Ik heb een kritische houding als het gaat om wat ondernemingen en organisaties bijdragen aan de samenleving. Vanuit mijn verleden heb ik best wel wat dingen in de zorg en welzijn gezien, sommige mooi en andere minder. Ik doe onder andere werk op het gebied van verzekeringen en heb daarnaast een bedrijf waarmee ik ijsjes verkoop. Maar vooral vind ik het leuk om mensen te helpen en me in bepaalde zaken te verdiepen, zo draag ik mijn steentje bij aan een sociale, duurzame en betere wereld.

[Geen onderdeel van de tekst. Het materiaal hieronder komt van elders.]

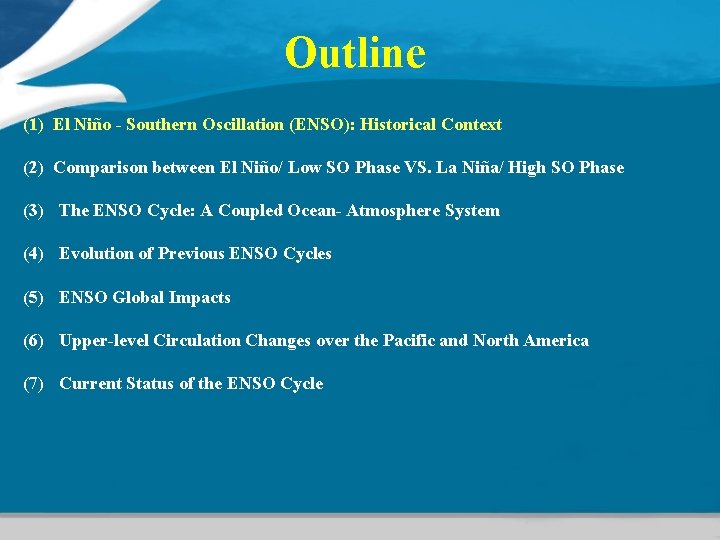 Outline

(1) El Niño - Southern Oscillation (ENSO): Historical Context

(2) Comparison between El Niño/ Low SO Phase VS. La Niña/ High SO Phase

(3) The ENSO Cycle: A Coupled Ocean- Atmosphere System

(4) Evolution of Previous ENSO Cycles

(5) ENSO Global Impacts

(6) Upper-level Circulation Changes over the Pacific and North America

(7) Current Status of the ENSO Cycle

Ik kijk vaak naar programma’s als De Monitor, Keuringsdienst van Waarde en Zembla. Zulke programma’s laten zien dat sommige dingen mooi zijn aan de buitenkant, maar dat er achter de schermen iets niet pluis is. Vaak gaat het uiteindelijk toch weer om geld verdienen… Het mooie bij het Groenten Zonder Grenzen project vind ik dan ook dat we uiteindelijk geen betaalde krachten hebben, dat we niet ergens onder een hele grote organisatie vallen, en dat we geen grote subsidiepotten hebben. Het is allemaal puur vrijwilligers. De diversiteit aan mensen, ongedwongen sfeer, en gelijkheid zorgen ervoor dat iedereen mee kan en mag doen. We proberen er met zijn allen wat leuks van te maken.

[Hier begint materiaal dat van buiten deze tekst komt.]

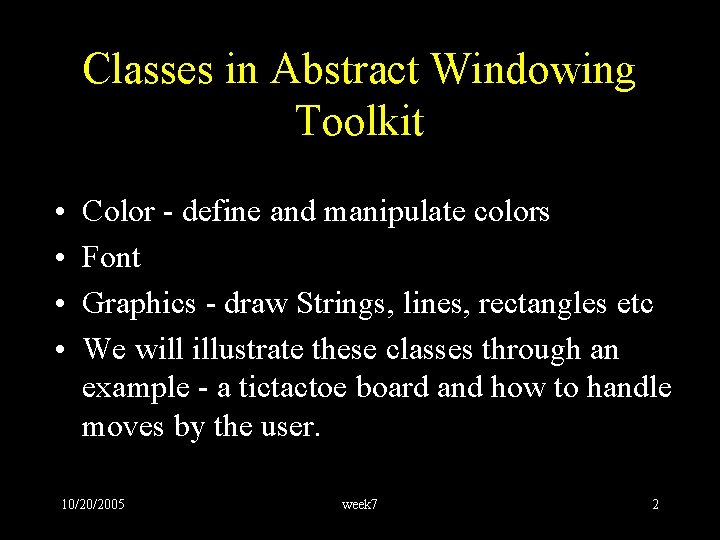 Classes in Abstract Windowing Toolkit

• Color - define and manipulate colors
• Font
• Graphics - draw Strings, lines, rectangles etc
• We will illustrate these classes through an example - a tictactoe board and how to handle moves by the user.

10/20/2005 week7 2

Ik kwam GZG tegen toen ik eens in het buurtcentrum was. Vanuit mijn nieuwsgierigheid raakte ik in gesprek en vervolgens ben ik komen eten en later ook gaan helpen met koken. Nu hebben we onlangs ook een tweede locatie geopend, bij mij in de buurt in Schiedam. Wat mij trekt is het stukje ‘dingen samen doen’, daadwerkelijk het helpen van mensen die eenzaam zijn, ongezond eten, of weinig eten hebben. Daarnaast het bewust worden van wat we allemaal weggooien aan voedsel, maar ook het veganistisch eten. Al noem ik het liever plantaardig eten, dat klinkt wat minder radicaal. Ik had altijd wel het idee dat het lastiger was om zonder vis en vlees te eten, dat het minder lekker was, maar door GZG besef ik me dat dat echt niet waar is. Ik ben er nu van overtuigd dat plantaardig eten vermoedelijk gezonder en zeker duurzamer is dan de huidige massale bio-industrie.